Publicado em 2022, Babel leva-nos à Oxford de 1836 e acompanha Robin Swift, um órfão cantonês que é levado para Londres por um misterioso professor, que o treina para entrar em Babel, o prestigiado Real Instituto de Tradução da Universidade de Oxford. “No fundo, é sobre como, por vezes, aquilo que estamos a tentar desconstruir ou criticar ou derrotar é precisamente aquilo que amamos e de que queremos fazer parte, e é uma ilusão deslumbrante que gostaríamos de não ter de abandonar, mas que temos de abandonar se quisermos construir algo novo e melhor”, resume. “Desse ponto de vista, Babel termina em aberto, e tenho andado a pensar em ideias para uma possível sequela.” O que quer que seja, Kuang tenciona surpreender-nos. Foi o que fez quando passou da fantasia para a ficção literária com a A Impostora, uma sátira à indústria editorial norte-americana, pela voz de June Hayward, uma mulher branca que rouba um manuscrito a uma mulher asiática morta e o publica como se fosse seu.

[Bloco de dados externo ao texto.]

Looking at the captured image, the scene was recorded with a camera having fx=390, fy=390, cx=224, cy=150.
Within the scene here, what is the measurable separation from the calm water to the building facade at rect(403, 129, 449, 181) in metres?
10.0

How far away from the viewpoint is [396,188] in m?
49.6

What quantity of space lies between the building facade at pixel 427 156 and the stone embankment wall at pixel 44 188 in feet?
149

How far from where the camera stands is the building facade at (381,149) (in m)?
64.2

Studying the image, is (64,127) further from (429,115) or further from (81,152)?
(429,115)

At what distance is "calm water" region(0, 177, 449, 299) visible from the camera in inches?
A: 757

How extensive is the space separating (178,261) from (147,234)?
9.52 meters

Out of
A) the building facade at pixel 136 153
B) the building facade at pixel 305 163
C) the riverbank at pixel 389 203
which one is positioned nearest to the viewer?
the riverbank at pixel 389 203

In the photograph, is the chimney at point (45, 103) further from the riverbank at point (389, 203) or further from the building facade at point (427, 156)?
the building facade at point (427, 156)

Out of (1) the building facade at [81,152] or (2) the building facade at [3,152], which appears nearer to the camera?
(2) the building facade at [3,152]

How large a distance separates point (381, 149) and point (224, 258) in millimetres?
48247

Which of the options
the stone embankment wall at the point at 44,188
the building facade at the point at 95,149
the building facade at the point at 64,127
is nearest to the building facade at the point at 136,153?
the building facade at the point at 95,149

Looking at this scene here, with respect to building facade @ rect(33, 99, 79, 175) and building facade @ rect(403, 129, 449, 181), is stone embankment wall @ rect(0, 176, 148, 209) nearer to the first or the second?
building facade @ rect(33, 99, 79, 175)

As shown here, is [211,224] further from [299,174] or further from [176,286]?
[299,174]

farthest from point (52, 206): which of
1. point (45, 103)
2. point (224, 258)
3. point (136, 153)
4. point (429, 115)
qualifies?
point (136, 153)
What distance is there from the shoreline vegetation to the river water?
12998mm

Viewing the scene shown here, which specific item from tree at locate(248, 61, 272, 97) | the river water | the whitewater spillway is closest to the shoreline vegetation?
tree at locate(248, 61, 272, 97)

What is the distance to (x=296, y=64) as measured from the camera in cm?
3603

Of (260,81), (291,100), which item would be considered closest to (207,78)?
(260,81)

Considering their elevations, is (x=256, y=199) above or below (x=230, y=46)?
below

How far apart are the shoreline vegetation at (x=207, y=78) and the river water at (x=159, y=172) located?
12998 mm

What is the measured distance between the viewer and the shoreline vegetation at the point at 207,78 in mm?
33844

“Eu gosto de muitos géneros diferentes e, na verdade, é desconcertante para mim a ideia de que há escritores capazes de escrever dentro do mesmo género uma vida inteira. Se os meus interesses mudam de semana para semana, como é que eu posso escrever o mesmo género de história para sempre?”, pergunta-nos, provocatória. “Quando comecei a escrever A Impostora, estava a ler imensa ficção contemporânea sobre a forma como nos relacionamos uns com os outros e fiquei com vontade de escrever uma história sobre como o fazemos na Internet. No fundo, é sobre solidão, desespero, inveja e insegurança”, diz. “Tento não dar muitas respostas, porque também não as tenho, também continuo a aprender, mas fico muito feliz quando me dizem que me leram e ficaram com vontade de investigar mais sobre determinado assunto. Acho que tudo o que quero é que o meu trabalho encoraje os leitores a fazer perguntas.”

O seu próximo livro, Katabasis, está previsto sair em Agosto de 2025 (ainda não há data para a edição portuguesa). Trata-se de uma fantasia sobre dois rivais académicos de Cambridge que têm de viajar até ao inferno para resgatar a alma do seu orientador. “Explora o luto, a linguagem e ideias filosóficas sobre a morte e a mortalidade. São esses os temas que estou interessada em explorar durante pelo menos os próximos dois anos. Depois disso vai depender do que eu estiver a estudar. Acho que ainda não escrevi nada digno de um prémio Booker, mas acho que esse é o prémio que continuará no horizonte para mim e algo pelo qual trabalharei.”